» **Work instructions**: Reproduce the listing below line for line, keeping every character, number and bracket unchanged.

» **Record extracts**:
^^^^^^^^^^^^^^^^
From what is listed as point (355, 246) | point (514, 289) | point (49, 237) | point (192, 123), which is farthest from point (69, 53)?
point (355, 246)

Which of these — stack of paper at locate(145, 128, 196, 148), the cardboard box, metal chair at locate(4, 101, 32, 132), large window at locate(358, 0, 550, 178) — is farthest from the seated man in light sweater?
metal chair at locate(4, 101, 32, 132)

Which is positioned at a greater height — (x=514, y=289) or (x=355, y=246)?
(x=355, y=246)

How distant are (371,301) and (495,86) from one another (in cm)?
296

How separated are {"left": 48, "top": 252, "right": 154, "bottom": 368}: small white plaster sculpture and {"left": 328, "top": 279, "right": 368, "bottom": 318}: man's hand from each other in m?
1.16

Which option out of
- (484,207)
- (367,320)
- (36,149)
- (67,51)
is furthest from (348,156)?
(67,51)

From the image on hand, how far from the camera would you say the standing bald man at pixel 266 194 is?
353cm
^^^^^^^^^^^^^^^^
» **Result below**:
From what is listed as point (355, 246) | point (514, 289) | point (49, 237) | point (192, 123), which is farthest from point (69, 53)?
point (355, 246)

Which of these — stack of paper at locate(145, 128, 196, 148), the cardboard box, metal chair at locate(4, 101, 32, 132), large window at locate(358, 0, 550, 178) — is farthest from the seated man in light sweater?
metal chair at locate(4, 101, 32, 132)

Which is positioned at a greater height — (x=514, y=289) or (x=355, y=246)?
(x=355, y=246)

How distant are (371,301) and (495,86) from one another (in cm)?
296

How separated are {"left": 48, "top": 252, "right": 154, "bottom": 368}: small white plaster sculpture and {"left": 328, "top": 279, "right": 368, "bottom": 318}: man's hand from each other in m?
1.16

Which option out of
- (484,207)
- (367,320)
- (36,149)
- (67,51)
is furthest from (348,156)?
(67,51)

From the image on hand, how far from the camera would you say the standing bald man at pixel 266 194 is?
353cm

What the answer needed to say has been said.